Unfortunately, it’s not quite so straightforward and uncomplicated.
As the client list suggests, Catapult works only with the world’s most outstanding athletes, from the New York Knicks to the Leinster Rugby team. Their diagnostics can’t get Carmelo Anthony to get back on defense, but if he chose to do so, they could probably help him do so faster.
If schools only had to teach the top .1% of students, they could work at a much higher level. But teachers also have to help the least school-ready kids find a reason to go to school, and to get their attention once they’re in the building. Coaches can cut those kids from their teams and never look back; teachers are expected to get them up to the levels of the highest performers, or else be judged incompetent.
Second, competitive sports have a clear, unambiguous purpose: To win. I played organized sports from about ages 8-20, and have coached basketball, track, and baseball in schools and youth leagues, and winning games has been the goal in every case. Not every team plays the same style, and not every style suits every player. But everybody’s in it to win it.
Having a shared goal, achieved in most sports through teamwork, enables an analytics company to narrow their measurements to what is most likely to produce a winning effort among elite athletes who have volunteered to participate. The purpose of school, however, varies depending on whom you ask. Schools might value independent thinkers or docile workers. They might view the ideal student as one who conforms to local traditions or one who questions the status quo. They might have some kids who go to college, some who enter the military, some to go to trade schools, some who enter the workforce, some who get married and begin families, some who compete in sports, and so on.
Schools do not have the singular motive that sports teams all share, nor do they have the same destination available to all students. Students who aspire to attend elite universities and students who are hanging in there until they’re legally allowed to drop out and work do not embrace the same values. One student may read for pleasure, another for information, another to escape, another to qualify for additional learning opportunities. Standardized tests assume standardized goals, ignoring the vast variation in students’ purposes for and ways of learning.
Nor do schools have especially well-defined roles for students, as sports have for athletes. Offensive linemen and wide receivers are subjected to different measurements because their positions require different assignments and skills. But students all take the same “objective” tests as if each had been formed from the same mold.
Finally, the tests employed by Catapult are regarded by practitioners—coaches and athletes—as measuring the right thing. That belief is shared by few teachers and students when it comes to standardized tests, which are administered under artificial conditions—in a large testing room—unlike the Catapult tests, which are conducted on the field of play during actual, authentic performance so as to make the measures as valid as possible.
I think it’s great that sports analytics are now available to assist coaches in their diagnostic and instructional work with athletes. If these tools had been available back in my own sporting days, I’d have known more precisely just how slow I actually was.

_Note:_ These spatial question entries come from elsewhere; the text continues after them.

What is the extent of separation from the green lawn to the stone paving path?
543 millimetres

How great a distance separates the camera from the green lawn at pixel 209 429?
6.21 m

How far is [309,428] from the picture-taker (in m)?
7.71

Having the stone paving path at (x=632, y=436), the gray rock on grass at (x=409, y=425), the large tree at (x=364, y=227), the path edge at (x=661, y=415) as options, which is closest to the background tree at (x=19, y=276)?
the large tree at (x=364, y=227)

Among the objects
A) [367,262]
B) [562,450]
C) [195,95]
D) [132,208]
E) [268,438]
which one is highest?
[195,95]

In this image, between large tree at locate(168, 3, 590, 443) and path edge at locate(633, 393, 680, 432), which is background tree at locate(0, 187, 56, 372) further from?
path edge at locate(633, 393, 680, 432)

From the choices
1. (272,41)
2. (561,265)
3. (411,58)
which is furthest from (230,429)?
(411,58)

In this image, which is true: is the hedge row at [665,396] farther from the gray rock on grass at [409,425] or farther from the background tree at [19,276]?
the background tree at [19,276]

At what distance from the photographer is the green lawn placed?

Applying those same principles to public education, however, misses the point of schooling, which might share the goal of helping participants reach their potential but does so with the understanding that students are headed in many different directions and therefore require more nuanced forms of evaluation.
Unfortunately, in sports as well as in education, what seems to matter most is how much money can be made off the enterprise, and as a nation we are increasingly impoverished by that misplaced value.